Outperform Rivals with Advanced Analytics

There is no dearth of fanfare surrounding the potential for big data to allow companies to gain better insight into their customers, markets and operations.

But there has been less evidence of the potential return on investment for companies that have embraced advanced analytics.

A recent Bain & Co. study, however, has tackled that issue by surveying more than 400 large companies. The study finds that the companies with the most advanced analytics capabilities are outperforming competitors by wide margins.

Bain notes that companies including Samsung and Progressive are tapping into the power of data analysis to boost business performance.

According to the survey, companies leading the charge for building advanced analytics are:

  • Twice as likely than others to be in the top quartile within their industries for financial performance.
  • Five times as likely to make decisions more quickly than their peer companies.
  • Three times as likely to execute decisions as intended.
  • Twice as likely to rely on data, using it very frequently when making decisions.

To succeed in data analysis, Bain notes that companies need easily accessible, large quantities of data; advanced analytical tools; and expertise.

“Big data isn’t just one more technology initiative,” the report notes. “In fact, it isn’t a technology initiative at all; it’s a business program that requires technical savvy. So you can’t just add more capacity and expertise, and expect your IT or marketing functions to begin generating data-based insights. Even if they did, the rest of the company would be unlikely to act on those insights.”

What companies can – and need – to do to exploit big data to boost business performance is to embed data analysis deeply into their organizations.

To do this, Bain advises companies take these steps:

1. Spell out their intents. Companies should lay out plans to embrace data analysis as a new way of doing business.

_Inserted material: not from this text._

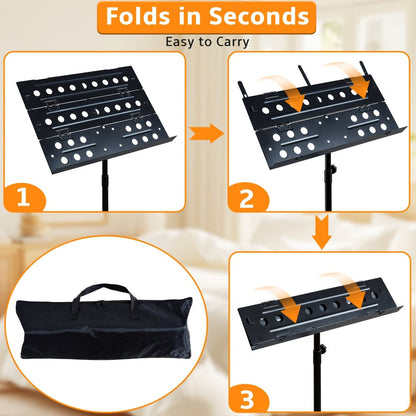 Folds in Seconds
Easy to Carry

1

2

3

“A declaration like this from the senior leadership team is an essential precondition for the kind of behavior change this article will discuss,” according to the study. “But the senior team must also answer the question: ‘To what end? How is big data going to improve our performance as a business? What will the company focus on?'”

2. Take analytics horizontal. Bain found that leading companies develop horizontal analytics capabilities across their organizations.

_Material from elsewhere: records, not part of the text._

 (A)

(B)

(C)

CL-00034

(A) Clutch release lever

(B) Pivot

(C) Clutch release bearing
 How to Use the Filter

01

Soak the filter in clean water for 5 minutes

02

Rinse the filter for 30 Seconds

“Organizations don’t change easily, and the value of analytics may not be apparent to everyone, so senior leaders may have to make the case for big data in one venue after another,” Bain notes. “They may need to help people change their everyday behaviors and then continue along the new path without backsliding. As with any major initiative, executives and managers have a variety of tools at their disposal. Leading companies typically define clear owners and sponsors for analytics initiatives.”

For example, Bain notes that Nordstrom shifted responsibly for analytics to a higher management level in the organization, and a global consumer electronics company tapped high-impact analytics projects for additional support to create visible positive results and prompt additional demand.

3. Find a home. Companies need to assign collection and ownership of data across business functions, plan how to generate insights and prioritize opportunities and allocation of data scientists’ time.

Typically, companies adopt one of four models to house analytics within their organizations:

  • A business unit lead, best used when business units have distinct data sets and scale isn’t an issue. In this model, each business unit can make its own data analysis decisions.
  • A business unit lead with central support where units can make their own decisions but collaborate on some initiatives.
  • A center of excellence, set up as an independent entity that oversees the company’s data analysis projects.
  • A fully centralized corporate center that takes direct responsibility for identifying and prioritizing initiatives.

“A good first step is to benchmark your industry and determine your company’s current position in big data analytics and capabilities, compared with that of your chief rivals,” Bain concludes. “If you are significantly behind the competition, you will have the kind of burning platform that is often required to create and sustain change. You can then begin experimenting, testing hypotheses to learn where and how advanced analytics is most likely to help your business.”